Concordo com o autor que a reforma política, a reforma das normas eleitorais, na verdade, não é a salvação da pátria e que todo regime politico tem vantagens e desvantagens, nada é perfeito neste campo. Mas sugiro que o mal maior de nosso sistema é o seu caráter antidemocrático refletido nos custos eleitorais. Movimento para reduzir custo aumenta a possibilidade de maior participação e menor influência do poder econômico no processo. Redução e não eliminação, digo. Por exemplo, a extinção da parafernália televisa e a definição de circunscrições eleitorais menores que um Estado podem baratear o custo das eleições e permitir uma maior participação. Parece-me que este pode ser um caminho, dentre outros. Contudo, as presentes regras mostraram-se incipientes e precisam ser melhoradas, não por parafernálias milagrosas mas mudanças que favoreçam a democratização do processo.
De toda forma, também concordo, que qualquer propositura de mudança deve estar embasada em um diagnóstico do mal a ser evitado. E entre estes encontra-se o alto custo eleitoral, assim como o desvio do voto do eleitor. Quais os principais males e as propostas de superação do autor?
Menos do que quererem nos transformar em laboratório de experimentação política nossos representantes estão buscando as regras eleitorais que lhes sejam mais favoráveis, em vista do desastre que pode ser para eles as próximas eleições. Instigo o autor: quais os principais males que deveríamos combater em nosso sistema eleitora? Quais as propostas para superar ou pelo menos reduzis estes males?
Maurício, seja bem vindo à nossa revista. Agora temos um especialista em sistemas eleitorais.

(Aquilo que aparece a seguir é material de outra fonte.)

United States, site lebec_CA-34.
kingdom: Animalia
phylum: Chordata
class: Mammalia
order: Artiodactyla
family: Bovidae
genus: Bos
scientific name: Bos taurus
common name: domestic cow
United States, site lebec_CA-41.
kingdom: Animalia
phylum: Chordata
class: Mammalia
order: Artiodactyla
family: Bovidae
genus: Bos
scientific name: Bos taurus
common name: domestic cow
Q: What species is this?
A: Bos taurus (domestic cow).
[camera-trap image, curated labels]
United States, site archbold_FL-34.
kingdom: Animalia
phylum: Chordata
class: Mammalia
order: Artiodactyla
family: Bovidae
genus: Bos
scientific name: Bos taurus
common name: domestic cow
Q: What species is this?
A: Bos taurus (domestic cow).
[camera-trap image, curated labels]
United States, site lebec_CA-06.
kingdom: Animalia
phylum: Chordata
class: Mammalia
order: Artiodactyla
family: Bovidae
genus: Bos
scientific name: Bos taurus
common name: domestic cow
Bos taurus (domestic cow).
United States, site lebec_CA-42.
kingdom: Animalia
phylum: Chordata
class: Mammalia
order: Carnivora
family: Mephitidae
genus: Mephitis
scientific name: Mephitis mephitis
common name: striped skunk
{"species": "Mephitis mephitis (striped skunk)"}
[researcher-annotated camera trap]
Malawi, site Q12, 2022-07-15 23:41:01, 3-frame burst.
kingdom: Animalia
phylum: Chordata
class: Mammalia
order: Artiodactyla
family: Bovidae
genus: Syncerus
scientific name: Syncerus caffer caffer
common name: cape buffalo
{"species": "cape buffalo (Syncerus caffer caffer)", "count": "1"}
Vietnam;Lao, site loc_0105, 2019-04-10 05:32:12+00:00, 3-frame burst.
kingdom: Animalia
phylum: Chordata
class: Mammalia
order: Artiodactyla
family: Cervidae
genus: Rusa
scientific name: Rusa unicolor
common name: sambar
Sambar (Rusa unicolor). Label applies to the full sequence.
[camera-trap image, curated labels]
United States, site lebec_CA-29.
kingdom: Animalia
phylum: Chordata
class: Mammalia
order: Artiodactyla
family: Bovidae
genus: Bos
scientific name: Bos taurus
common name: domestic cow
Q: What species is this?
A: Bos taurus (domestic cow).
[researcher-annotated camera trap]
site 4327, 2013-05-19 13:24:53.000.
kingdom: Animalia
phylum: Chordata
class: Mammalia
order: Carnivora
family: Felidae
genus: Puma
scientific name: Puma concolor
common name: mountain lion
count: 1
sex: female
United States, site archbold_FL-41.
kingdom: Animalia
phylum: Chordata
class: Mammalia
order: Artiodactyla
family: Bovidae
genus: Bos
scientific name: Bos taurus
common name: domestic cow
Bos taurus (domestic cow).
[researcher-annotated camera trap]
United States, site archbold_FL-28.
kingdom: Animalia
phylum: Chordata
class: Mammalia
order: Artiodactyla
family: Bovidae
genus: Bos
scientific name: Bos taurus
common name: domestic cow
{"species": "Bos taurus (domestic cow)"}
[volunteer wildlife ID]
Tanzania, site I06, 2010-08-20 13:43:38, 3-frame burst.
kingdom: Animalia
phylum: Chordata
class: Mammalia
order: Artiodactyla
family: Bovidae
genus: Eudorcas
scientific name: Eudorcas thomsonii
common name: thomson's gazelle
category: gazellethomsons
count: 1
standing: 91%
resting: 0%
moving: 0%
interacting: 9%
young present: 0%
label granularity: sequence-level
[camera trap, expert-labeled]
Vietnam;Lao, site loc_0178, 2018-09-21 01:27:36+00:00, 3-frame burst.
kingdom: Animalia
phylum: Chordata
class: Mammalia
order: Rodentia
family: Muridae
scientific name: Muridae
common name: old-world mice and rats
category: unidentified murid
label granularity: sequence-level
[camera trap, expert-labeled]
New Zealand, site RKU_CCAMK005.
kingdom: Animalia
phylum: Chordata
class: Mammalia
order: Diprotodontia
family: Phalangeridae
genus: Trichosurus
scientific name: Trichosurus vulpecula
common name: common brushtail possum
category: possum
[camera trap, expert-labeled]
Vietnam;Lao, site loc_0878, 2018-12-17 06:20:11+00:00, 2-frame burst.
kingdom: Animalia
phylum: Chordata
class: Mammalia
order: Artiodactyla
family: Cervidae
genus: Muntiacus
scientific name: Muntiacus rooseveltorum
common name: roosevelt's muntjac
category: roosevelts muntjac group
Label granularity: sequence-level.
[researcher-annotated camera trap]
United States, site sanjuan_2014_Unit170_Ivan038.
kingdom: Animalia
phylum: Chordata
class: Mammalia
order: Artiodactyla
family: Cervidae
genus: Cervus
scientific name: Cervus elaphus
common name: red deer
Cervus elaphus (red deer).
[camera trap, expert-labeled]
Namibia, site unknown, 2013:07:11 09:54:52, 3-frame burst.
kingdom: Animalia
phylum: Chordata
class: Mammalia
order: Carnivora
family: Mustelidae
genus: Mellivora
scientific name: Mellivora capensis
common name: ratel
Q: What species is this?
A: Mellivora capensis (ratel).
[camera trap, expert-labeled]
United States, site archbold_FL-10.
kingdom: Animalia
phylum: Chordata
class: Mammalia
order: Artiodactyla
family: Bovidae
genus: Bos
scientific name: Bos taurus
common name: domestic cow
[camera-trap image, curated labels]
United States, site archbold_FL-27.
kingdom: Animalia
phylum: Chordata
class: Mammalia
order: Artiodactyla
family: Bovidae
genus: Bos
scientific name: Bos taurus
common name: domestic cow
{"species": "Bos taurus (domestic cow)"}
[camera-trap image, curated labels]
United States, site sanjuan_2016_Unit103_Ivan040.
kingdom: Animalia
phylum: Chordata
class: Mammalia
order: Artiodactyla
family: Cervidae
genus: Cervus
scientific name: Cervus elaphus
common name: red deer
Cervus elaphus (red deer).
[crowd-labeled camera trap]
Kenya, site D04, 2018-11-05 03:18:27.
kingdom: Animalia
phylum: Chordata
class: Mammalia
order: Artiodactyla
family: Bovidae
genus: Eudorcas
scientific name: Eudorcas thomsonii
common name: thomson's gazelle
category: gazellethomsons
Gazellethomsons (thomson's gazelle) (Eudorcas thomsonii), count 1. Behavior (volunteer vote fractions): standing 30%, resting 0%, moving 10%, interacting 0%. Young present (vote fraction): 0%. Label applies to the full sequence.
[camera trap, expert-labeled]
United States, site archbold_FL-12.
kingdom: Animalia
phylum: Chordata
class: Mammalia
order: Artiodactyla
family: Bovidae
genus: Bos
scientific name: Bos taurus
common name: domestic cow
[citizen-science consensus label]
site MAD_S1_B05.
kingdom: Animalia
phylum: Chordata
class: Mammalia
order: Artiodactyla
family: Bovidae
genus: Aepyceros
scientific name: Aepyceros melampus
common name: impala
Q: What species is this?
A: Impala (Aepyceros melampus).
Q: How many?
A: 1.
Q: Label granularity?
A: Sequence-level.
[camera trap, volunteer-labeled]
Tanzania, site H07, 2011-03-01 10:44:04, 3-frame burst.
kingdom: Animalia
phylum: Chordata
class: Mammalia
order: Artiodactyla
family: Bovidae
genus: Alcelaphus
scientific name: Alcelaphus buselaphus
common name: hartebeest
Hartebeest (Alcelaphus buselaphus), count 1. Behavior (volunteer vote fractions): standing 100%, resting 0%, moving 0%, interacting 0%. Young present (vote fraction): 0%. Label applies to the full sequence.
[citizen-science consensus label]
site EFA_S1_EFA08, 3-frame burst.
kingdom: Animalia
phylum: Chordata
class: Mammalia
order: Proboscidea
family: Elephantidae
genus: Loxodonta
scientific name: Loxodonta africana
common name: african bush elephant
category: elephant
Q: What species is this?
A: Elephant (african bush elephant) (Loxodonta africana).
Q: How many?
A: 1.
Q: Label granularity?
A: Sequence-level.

Concordo com tudo o que você diz, e não faço cerimônia de apontar minhas prioridades nessa matéria: proibição das coligações na eleição de parlamentares, cláusula de barreira e proibição de financiamentos públicos ou de empresas. Para mim, só deveria haver doações de pessoas físicas para as campanhas eleitorais.
Um abraço.
Concordo com o que disse Clemente Rosas. Além disso, democracia não é apenas eleições livres, transparentes e em equilíbrio de oportunidades. Inclui respeito do governo e dos cidadãos a uma lei básica (Carta Magna ou Constituição), domínio da lei (“rule of law”), proteção dos direitos das minorias contra a “tirania da maioria”, proteção da liberdade e dos direitos individuais, inclusive direitos de propriedade e de contrato, cujo cumprimento seja garantido por um judiciário imparcial, um sistema de controles (“checks and balances”) que evite excessiva concentração de poder. Assim, a construção da democracia é um lento processo, ainda há muita coisa por fazer antes que o Brasil se torne uma democracia plena.